Faktanya, lanjut dia, gubernur definitif sebelumnya berasal dari kalangan sipil dan oke-oke saja menjabat lima tahun.
Ia pun mempertanyakan mengapa ketika diganti penjabat gubernur, yang harus mengisi harus berlatar belakang Polri.
"Kalaupun toh harus diisi dari BIN, apa urgensinya seorang Kepala BIN Daerah Sulawesi Tengah ditunjuk menjadi penjabat Bupati di Seram Barat, yang notabene jauh dari wilayah penugasan definitifnya? Mengapa tidak mengambil dari pejabat pimpinan tinggi pratama lainnya yang bertugas di Jakarta?" kata Fahmi ketika dihubungi Tribunnews.com pada Kamis (26/5/2022).
Terkait isu prosedural, menurutnya perlu ditelaah juga apakah pengangkatan tersebut sudah sesuai prosedur atau tidak.

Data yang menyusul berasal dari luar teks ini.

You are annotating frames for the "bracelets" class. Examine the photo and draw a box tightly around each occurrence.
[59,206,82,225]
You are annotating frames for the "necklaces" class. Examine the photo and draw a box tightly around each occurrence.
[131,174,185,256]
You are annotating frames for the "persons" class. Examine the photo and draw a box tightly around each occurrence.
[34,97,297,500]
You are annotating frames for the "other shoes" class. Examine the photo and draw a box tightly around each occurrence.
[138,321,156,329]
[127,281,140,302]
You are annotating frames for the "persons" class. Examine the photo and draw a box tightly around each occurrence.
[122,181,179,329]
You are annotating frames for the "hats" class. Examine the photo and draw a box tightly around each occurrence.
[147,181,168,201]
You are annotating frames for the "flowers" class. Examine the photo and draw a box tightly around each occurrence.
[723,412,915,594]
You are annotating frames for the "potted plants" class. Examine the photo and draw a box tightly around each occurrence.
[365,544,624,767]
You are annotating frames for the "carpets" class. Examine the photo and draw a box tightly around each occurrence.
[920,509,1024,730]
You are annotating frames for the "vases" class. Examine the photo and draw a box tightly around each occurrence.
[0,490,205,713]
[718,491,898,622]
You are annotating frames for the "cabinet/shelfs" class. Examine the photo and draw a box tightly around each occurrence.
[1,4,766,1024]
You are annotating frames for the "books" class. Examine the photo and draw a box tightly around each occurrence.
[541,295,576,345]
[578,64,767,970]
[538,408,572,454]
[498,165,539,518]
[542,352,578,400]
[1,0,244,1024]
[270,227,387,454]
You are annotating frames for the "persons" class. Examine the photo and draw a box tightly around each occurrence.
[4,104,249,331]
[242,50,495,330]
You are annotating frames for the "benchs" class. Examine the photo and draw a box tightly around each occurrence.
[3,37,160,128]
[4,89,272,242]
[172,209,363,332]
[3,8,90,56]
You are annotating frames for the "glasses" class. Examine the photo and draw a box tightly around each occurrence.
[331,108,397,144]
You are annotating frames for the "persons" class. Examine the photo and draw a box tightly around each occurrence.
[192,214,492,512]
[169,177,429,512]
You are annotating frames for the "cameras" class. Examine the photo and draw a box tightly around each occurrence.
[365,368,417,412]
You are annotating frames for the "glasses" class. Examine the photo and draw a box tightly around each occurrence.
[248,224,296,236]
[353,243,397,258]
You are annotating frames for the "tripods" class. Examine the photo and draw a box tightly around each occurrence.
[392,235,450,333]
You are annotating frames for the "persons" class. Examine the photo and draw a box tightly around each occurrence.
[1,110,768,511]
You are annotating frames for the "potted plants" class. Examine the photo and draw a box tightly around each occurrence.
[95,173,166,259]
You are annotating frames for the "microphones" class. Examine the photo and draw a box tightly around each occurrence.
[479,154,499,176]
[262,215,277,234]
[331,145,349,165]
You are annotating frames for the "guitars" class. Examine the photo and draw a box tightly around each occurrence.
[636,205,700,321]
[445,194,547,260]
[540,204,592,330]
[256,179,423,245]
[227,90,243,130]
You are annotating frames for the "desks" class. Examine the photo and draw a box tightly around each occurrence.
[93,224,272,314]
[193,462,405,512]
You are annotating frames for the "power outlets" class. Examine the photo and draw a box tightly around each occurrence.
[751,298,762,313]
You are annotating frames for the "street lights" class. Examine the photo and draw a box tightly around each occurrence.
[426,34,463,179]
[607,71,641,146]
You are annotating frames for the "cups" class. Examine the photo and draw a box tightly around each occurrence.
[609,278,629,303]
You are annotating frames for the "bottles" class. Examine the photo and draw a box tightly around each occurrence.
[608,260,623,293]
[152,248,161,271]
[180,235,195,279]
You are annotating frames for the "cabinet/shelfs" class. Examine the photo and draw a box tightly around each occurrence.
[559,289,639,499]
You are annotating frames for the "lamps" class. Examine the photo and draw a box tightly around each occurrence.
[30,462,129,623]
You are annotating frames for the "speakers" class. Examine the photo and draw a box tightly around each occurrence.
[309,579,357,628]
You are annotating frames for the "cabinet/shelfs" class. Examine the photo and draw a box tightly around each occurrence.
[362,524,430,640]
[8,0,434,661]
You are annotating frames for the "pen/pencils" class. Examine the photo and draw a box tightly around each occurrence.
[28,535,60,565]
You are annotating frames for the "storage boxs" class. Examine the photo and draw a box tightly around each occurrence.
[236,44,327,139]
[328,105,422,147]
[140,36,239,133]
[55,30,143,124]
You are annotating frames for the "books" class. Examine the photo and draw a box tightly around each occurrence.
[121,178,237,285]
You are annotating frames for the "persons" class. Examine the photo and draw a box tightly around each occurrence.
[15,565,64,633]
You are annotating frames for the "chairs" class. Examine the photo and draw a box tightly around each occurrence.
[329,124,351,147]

Mengambil contoh penunjukan Tanribali Lamo menjadi pejabat Gubernur Sulsel, menurutnya, Brigjen TNI Andi Chandra harus alih status terlebih dulu dari Perwira Tinggi TNI yang ditugaskan di BIN menjadi PNS BIN dengan jabatan Kabinda Sulteng.
Setelah itu, kata dia, baru penunjukkan Andi boleh di-SK-kan sebagai penjabat bupati dan dilantik.
"Kalau belum beres udah dilantik, itu potensi maladministrasi. Juga harus kita lihat, Panglima TNI keluarkan keputusan terkait nggak? Karena dia alihstatus menjadi PNS, mestinya harus dikeluarkan juga dari formasi TNI," kata Fahmi.
Terkait isu kepatutan, lanjut dia, bagaimanapun publik juga masih sulit untuk yakin bahwa pelibatan TNI dan Polri ini selalu didasarkan pada niat baik rezim yang berkuasa.
Apalagi, kata dia, tak ada regulasi yang mengatur pelibatan tersebut secara ketat dan tegas.
Sementara itu, menurutnya rezim sebaik apapun, lanjut dia, usianya paling lama 10 tahun.
Ia berpandangan tidak cukup menggunakan ketentuan-ketentuan terkait mekanisme pengisian jabatan pimpinan tinggi aparatur sipil negara yang tersedia saat ini.
Kedudukan Penjabat Kepala Daerah tersebut bukanlah sekadar jabatan pimpinan tinggi madya atau pratama biasa.
Kedudukan mereka, lanjut dia, bisa dibilang nyaris setara dengan kepala daerah definitif yang oleh konstitusi diatur mekanisme pengisiannya harus melalui proses pemilihan umum untuk mendapatkan mandatnya.
Menurutnya tidak fair jika pengisian penjabat kepala daerah kemudian hanya berdasarkan mekanisme dan prosedur administrasi kepegawaian tanpa adanya manifestasi dan representasi legitimasi dan mandat dari rakyat.